LIST OF TASKS
A – Decide whether each statement agrees with the Vedanta environment passage, answering yes or no and quoting the words from the passage that settle it: (i) A coat of zinc makes metal bodies last longer. (ii) Lead helps in preserving food. (iii) Copper is named as one of the most recyclable metals on the planet.
B – Go on writing the Vedanta environment passage, starting after its closing sentence about copper.

WE HAVE IMPLEMENTED TECHNOLOGIES AND SYSTEMS TO OPTIMISE WATER CONSUMPTION, ENHANCE ENERGY PRODUCTIVITY, SAFEGUARD BIODIVERSITY, MAINTAIN AIR QUALITY, AND RECYCLE & UPCYCLE WASTE.
All that Vedanta produces comes from the earth and it is thus natural that protecting and nurturing the environment is built into our business strategy and philosophy. Both our products and processes have sustainability as their central pivot.
Our products enhance longevity of other products and over time, reduce demand for natural resources. For instance, a coat of Zinc increases the longevity of metal bodies, Lead is used in the covering on wires and cables to protect them from corrosion and Silver helps in preserving food. Aluminium is one of the most recyclable metals on the planet and over the long-term, if recycled, can help reduce the need to mine virgin ore. Copper is the ubiquitous metal that powers our life. By being a strong conductor of electricity, it is one of the primary metals of an increasingly electrified society and is a key component of the renewable energy industry.

DATA ROWS
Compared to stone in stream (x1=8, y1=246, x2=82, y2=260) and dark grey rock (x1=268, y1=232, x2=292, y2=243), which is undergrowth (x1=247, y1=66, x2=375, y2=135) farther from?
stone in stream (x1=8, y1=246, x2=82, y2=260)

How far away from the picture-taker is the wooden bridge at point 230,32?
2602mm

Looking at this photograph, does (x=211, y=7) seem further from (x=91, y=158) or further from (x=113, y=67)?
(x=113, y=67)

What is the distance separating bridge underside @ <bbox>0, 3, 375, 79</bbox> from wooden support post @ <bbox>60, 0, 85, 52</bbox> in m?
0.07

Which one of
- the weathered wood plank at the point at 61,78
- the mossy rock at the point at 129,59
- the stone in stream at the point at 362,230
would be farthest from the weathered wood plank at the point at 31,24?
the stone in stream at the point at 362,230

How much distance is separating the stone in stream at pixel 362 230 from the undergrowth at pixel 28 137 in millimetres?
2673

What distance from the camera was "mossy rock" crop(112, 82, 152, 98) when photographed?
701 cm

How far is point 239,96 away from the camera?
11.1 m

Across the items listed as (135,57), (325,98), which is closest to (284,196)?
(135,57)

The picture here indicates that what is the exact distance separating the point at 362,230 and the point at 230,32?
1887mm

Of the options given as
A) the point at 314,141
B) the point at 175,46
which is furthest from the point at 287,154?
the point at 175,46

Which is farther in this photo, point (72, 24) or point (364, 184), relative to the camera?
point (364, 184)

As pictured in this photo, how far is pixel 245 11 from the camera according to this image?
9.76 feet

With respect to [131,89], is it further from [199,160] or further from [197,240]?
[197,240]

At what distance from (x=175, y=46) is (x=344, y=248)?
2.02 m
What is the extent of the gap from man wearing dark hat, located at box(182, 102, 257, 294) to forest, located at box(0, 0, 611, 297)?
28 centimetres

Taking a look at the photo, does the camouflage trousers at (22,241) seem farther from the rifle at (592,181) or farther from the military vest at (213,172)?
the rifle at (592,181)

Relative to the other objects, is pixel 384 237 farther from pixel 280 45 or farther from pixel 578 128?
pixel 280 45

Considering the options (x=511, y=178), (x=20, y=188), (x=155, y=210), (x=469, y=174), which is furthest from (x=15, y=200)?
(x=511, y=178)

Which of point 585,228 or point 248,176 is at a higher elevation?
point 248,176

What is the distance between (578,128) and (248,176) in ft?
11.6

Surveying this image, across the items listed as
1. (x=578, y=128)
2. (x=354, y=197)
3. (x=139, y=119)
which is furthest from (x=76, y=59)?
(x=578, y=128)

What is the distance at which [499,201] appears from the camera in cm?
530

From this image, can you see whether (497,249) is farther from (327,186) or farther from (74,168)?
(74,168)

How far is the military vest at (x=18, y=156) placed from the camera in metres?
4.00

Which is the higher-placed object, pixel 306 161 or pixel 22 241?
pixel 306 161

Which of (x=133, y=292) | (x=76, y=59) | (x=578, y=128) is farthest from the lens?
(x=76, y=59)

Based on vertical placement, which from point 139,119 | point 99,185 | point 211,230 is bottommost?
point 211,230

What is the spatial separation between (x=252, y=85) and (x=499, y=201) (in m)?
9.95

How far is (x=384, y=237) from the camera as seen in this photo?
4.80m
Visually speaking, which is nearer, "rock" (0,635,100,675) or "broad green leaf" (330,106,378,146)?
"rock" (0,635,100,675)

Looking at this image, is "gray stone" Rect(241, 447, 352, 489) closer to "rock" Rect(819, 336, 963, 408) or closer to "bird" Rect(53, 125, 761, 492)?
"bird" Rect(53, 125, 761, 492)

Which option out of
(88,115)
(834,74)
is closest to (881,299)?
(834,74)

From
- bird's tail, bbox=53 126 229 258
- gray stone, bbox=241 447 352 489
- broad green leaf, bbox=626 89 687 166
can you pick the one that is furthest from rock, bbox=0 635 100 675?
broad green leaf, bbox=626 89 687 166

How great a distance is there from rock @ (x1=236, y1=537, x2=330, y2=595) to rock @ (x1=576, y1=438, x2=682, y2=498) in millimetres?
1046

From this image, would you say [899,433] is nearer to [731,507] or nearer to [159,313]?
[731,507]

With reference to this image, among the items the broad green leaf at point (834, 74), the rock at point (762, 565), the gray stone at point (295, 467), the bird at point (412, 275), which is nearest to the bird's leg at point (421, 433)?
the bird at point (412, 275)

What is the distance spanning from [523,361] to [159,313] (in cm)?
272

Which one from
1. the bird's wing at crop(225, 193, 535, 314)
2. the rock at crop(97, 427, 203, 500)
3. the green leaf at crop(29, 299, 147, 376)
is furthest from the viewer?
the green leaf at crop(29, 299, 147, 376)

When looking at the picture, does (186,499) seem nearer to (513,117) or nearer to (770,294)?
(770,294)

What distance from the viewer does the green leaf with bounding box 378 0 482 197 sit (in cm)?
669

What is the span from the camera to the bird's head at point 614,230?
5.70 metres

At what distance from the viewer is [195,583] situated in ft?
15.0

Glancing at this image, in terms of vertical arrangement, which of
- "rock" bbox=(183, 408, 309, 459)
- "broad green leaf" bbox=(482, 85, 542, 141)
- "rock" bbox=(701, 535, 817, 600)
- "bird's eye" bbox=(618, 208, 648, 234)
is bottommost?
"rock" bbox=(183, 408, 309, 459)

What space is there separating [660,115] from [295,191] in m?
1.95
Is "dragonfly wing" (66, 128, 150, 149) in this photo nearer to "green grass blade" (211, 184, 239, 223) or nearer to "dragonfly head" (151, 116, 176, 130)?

ANSWERS FOR THE TASKS
A –
(i) Yes: "a coat of Zinc increases the longevity of metal bodies"
(ii) No: "Lead is used in the covering on wires and cables to protect them from corrosion and Silver helps in preserving food"
(iii) No: "Aluminium is one of the most recyclable metals on the planet"

B –
The Vedanta Sustainability Framework comprises comprehensive policies, standards and guidance notes, which instil systems thinking and process-oriented approach to manage environmental impacts. We have developed and publicly announced specific objectives and targets for environmental issues material to our stakeholders and to our business. We review and report our performance against these targets on an annual basis.
As part of the quantitative risk assessment and critical control development exercise, all our businesses evaluate the effectiveness of their current environmental controls and strengthen them where required. The goal is to minimise risks arising from environmental factors.
THE VEDANTA SUSTAINABILITY FRAMEWORK ENSURES THAT EACH OF OUR BUSINESSES FOLLOW THE SAME HIGH STANDARDS OF ENVIRONMENTAL MANAGEMENT.
Water plays a crucial role in the socio-economic development of a nation. Once considered as a free and infinite resource, water because of its growing demand, increasing scarcity, and insufficient access, has moved right up on the national and business agendas. More than ever, stakeholders now expect organisations to disclose the water risks they face.
We believe that Vedanta can help alleviate the situation by effective management of water within our operations and aiding rejuvenation of sources beyond our facilities.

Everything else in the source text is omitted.